Quando a modernização representa tempos de escravidão
Por Daniel Araújo Valença, colaborador dos Jornalistas Livres*
Quem imaginaria que, após tanta nova tecnologia, teríamos que expor a mulheres, fetos e crianças a ambientes de trabalho prejudiciais à saúde?
A Lei 13.287/2016, promulgada no governo Dilma e antes do golpe de Estado, alterava a CLT para prever que:
“Art. 394-A. A empregada gestante ou lactante será afastada, enquanto durar a gestação e a lactação, de quaisquer atividades, operações ou locais insalubres, devendo exercer suas atividades em local salubre”.
Perceba que uma das maiores mentiras dos defensores da reforma trabalhista cai por terra em poucas linhas. A CLT nasceu em 1943, mas, de lá para cá, foi sempre alterada, inclusive imediatamente antes do golpe de Estado bancado pelos proprietários de empresas, latifúndios e meios de comunicação.
Se a Lei 13.287/2016 protegia as mulheres, fetos e crianças – em verdade, a toda a população que trabalha, pois ninguém quer ver alguém da família desenvolvendo doença grave simplesmente para assegurar um lucro maior de um patrão – a reforma trabalhista nos leva de volta a tempos de escravidão, em que tudo pode vir a acontecer:
“Art. 394-A. Sem prejuízo de sua remuneração, nesta incluído o valor do adicional de insalubridade, a empregada deverá ser afastada de:
I – atividades consideradas insalubres em grau máximo, enquanto durar a gestação;
II – atividades consideradas insalubres em grau médio ou mínimo, quando apresentar atestado de saúde, emitido por médico de confiança da mulher, que recomende o afastamento durante a gestação;
III – atividades consideradas insalubres em qualquer grau, quando apresentar atestado de saúde, emitido por médico de confiança da mulher, que recomende o afastamento durante a lactação”.

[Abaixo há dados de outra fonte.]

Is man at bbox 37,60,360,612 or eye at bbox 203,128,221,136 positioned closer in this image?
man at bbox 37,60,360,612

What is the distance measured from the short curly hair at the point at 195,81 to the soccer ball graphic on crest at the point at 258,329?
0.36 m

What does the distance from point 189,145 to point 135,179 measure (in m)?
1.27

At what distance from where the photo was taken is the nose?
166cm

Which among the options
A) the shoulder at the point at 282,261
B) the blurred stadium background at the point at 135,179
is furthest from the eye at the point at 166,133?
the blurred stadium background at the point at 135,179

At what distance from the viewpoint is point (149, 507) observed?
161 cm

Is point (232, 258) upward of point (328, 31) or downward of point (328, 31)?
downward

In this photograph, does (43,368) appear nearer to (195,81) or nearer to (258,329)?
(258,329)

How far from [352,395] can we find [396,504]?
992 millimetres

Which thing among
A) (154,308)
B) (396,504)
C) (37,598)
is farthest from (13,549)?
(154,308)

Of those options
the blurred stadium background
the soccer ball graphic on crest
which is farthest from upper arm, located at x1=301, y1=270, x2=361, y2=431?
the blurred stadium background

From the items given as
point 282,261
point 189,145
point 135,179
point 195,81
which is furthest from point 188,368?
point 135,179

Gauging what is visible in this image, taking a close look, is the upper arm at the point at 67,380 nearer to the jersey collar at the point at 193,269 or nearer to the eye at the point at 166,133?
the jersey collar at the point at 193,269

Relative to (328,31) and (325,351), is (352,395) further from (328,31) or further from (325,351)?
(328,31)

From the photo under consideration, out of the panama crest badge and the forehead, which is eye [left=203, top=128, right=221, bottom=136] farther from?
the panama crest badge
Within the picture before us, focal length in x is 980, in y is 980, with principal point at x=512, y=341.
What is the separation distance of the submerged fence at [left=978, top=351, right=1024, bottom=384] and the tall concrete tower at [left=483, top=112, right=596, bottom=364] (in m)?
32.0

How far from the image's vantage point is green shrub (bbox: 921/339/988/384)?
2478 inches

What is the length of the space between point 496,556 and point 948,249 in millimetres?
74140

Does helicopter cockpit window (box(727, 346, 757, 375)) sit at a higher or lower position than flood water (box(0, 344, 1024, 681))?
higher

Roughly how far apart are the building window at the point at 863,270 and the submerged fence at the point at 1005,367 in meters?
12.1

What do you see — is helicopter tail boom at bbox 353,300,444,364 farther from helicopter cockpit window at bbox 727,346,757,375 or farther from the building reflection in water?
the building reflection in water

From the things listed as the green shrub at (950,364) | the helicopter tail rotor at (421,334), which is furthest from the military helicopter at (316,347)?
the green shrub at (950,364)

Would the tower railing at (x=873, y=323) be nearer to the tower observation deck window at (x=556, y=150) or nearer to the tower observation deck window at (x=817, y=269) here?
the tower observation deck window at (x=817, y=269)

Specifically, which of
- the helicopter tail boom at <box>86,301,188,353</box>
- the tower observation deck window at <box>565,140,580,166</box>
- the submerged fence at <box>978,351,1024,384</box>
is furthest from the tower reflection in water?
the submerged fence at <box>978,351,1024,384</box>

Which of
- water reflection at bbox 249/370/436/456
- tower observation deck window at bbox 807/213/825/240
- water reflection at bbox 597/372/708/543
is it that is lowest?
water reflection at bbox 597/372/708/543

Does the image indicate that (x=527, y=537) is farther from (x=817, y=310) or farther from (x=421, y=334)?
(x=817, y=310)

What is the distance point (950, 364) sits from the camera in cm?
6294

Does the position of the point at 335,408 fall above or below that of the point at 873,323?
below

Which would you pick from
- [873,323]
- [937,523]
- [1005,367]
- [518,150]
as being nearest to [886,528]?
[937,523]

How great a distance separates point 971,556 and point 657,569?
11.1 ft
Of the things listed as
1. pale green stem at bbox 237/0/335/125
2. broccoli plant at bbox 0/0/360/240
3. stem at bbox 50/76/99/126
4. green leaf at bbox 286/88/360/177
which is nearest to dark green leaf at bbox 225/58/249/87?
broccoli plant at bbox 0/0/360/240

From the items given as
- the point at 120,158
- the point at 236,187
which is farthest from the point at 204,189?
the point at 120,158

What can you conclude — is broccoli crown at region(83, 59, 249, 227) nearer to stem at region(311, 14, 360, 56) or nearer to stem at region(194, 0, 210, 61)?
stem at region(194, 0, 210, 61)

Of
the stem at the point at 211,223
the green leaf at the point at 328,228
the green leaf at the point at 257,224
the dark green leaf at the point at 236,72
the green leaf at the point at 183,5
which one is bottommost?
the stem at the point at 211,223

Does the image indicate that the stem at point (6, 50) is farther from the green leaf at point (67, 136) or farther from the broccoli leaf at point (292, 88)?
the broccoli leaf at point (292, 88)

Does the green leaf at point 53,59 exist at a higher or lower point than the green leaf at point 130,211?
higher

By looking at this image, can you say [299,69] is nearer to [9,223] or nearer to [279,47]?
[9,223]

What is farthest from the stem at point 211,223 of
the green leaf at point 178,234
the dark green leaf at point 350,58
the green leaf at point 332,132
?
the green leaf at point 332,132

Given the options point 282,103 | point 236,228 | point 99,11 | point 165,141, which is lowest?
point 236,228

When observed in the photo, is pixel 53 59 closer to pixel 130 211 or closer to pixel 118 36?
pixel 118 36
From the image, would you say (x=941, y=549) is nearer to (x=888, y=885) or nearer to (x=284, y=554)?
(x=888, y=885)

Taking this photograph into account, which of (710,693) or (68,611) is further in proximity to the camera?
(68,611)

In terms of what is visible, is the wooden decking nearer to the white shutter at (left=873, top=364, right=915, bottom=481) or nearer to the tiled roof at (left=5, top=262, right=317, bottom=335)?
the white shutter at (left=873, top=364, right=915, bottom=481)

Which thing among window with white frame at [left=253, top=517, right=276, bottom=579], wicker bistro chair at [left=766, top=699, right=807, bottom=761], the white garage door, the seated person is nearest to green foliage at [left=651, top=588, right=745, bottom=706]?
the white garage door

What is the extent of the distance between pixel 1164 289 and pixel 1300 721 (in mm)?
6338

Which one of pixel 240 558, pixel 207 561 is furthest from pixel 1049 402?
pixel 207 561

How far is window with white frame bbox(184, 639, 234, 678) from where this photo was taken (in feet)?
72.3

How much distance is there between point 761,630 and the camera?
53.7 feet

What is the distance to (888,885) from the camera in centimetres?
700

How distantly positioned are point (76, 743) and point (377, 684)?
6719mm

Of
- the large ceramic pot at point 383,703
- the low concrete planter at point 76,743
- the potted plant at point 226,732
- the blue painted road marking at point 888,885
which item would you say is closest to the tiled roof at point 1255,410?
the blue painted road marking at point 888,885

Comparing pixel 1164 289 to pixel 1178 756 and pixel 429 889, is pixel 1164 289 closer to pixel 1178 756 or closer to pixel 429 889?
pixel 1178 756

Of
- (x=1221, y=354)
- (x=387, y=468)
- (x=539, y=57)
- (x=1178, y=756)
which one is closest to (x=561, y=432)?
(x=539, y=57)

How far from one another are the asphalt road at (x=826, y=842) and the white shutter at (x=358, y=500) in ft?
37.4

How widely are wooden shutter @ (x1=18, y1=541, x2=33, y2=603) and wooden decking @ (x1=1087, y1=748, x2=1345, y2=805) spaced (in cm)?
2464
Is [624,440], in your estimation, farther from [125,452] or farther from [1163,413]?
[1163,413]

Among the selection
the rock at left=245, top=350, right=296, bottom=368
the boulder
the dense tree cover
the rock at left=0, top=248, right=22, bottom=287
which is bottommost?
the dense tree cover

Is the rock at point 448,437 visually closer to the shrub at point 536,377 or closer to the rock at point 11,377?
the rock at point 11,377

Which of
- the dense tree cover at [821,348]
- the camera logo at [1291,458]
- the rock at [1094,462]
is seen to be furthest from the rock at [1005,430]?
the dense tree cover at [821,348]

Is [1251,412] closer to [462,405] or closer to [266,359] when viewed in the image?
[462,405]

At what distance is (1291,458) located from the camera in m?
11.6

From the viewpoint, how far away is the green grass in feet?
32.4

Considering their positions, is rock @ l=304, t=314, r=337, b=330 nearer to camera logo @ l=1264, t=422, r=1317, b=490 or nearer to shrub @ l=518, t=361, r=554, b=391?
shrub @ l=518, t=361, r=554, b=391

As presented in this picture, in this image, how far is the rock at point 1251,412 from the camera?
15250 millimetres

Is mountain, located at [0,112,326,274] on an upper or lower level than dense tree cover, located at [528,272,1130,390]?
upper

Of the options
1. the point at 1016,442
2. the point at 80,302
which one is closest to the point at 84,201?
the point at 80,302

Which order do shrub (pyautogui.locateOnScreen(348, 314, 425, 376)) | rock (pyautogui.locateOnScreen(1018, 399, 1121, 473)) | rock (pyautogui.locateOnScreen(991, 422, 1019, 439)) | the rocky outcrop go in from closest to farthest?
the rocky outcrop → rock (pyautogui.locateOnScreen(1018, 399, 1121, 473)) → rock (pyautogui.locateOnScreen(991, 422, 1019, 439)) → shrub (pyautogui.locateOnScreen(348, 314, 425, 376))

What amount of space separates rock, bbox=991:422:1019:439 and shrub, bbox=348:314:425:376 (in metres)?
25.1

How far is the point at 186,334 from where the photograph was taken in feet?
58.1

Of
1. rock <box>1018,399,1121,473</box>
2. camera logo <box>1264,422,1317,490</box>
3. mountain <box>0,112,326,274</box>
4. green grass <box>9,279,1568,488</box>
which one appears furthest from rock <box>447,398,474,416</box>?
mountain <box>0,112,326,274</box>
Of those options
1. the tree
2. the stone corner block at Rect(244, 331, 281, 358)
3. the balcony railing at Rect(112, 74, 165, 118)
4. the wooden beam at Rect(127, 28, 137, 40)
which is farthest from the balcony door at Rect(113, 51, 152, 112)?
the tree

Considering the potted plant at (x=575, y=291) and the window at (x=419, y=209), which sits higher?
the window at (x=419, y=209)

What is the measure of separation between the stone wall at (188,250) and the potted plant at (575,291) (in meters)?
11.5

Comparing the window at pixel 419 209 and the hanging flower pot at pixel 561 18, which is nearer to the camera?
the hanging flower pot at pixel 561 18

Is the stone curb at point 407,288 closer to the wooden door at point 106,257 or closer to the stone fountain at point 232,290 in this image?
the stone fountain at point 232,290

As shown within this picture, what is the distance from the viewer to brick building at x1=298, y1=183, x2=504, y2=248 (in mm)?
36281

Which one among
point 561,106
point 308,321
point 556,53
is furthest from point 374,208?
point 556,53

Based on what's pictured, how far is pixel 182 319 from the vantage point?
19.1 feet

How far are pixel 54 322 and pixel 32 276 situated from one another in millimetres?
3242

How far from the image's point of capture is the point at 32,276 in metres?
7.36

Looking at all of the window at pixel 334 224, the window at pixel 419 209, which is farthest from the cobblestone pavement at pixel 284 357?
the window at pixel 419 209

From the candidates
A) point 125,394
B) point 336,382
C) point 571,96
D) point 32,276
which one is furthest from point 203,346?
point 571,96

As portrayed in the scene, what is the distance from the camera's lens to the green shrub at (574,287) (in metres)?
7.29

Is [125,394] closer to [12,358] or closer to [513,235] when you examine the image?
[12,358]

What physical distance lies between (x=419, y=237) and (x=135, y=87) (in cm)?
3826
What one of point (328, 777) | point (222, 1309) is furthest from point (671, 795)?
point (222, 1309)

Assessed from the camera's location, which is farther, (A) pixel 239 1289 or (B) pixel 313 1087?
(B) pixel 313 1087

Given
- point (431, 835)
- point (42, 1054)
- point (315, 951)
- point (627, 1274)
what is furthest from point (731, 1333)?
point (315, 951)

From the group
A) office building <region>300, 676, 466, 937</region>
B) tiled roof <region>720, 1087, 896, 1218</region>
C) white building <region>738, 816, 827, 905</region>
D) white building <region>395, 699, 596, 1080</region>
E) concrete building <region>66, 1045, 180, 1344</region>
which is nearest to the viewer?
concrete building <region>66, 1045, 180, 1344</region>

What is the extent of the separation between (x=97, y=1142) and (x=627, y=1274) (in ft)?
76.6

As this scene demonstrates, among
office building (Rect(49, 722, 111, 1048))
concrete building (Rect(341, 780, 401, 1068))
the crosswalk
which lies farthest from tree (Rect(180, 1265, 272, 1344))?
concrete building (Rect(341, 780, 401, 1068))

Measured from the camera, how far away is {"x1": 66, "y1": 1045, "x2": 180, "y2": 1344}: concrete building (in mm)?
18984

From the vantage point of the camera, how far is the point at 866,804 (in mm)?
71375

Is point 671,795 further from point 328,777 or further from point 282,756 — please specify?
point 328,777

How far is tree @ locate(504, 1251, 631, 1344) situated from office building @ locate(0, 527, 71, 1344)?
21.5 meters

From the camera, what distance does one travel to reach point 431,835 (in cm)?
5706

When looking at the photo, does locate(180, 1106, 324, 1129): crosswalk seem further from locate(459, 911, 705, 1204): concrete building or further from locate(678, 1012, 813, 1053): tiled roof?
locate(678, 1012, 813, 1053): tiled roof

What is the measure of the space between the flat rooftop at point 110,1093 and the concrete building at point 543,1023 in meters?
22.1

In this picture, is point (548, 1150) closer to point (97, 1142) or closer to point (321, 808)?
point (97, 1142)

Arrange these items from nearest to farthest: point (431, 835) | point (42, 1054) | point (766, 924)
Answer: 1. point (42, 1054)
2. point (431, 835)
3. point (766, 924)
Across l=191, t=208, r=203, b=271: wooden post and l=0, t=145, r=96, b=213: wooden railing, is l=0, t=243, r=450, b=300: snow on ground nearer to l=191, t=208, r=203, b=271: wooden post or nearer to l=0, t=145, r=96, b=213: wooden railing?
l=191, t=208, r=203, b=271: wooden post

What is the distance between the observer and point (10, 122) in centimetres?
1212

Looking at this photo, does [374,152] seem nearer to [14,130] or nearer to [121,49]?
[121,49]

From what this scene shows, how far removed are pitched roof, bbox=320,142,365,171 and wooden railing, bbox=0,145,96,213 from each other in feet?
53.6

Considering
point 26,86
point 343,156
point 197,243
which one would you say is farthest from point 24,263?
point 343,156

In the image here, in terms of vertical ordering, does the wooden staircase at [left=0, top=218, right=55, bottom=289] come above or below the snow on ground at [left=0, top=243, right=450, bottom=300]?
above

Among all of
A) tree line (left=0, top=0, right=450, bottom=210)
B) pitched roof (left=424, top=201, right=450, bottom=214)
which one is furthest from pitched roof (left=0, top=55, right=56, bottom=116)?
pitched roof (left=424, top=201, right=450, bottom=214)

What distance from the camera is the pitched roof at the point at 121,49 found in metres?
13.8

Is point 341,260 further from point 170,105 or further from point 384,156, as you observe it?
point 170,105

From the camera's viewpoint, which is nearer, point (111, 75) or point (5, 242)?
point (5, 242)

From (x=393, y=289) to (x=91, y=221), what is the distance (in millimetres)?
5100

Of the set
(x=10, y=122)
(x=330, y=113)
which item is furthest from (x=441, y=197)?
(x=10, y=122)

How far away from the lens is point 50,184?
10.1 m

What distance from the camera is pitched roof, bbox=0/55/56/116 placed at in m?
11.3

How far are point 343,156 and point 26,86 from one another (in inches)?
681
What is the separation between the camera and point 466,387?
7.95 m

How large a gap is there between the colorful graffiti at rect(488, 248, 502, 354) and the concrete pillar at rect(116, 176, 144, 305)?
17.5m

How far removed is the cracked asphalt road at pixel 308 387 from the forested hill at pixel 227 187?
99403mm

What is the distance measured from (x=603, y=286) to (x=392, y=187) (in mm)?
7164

Ao permitir o direito de mulheres afastarem-se de atividades insalubres caso apresentem atestado médico, a reforma cumpre, de maneira sutil, o papel oposto: permitir que mulheres em estado de gravidez trabalhem em atividades insalubres de grau baixo e médio, bem como, em período de amamentação, trabalhem em atividades insalubres de até grau máximo – exceto se toparem arcar com o ônus de apresentar atestado médico à empresa e todas as conseqüências de ir de encontro aos interesses de seus patrões.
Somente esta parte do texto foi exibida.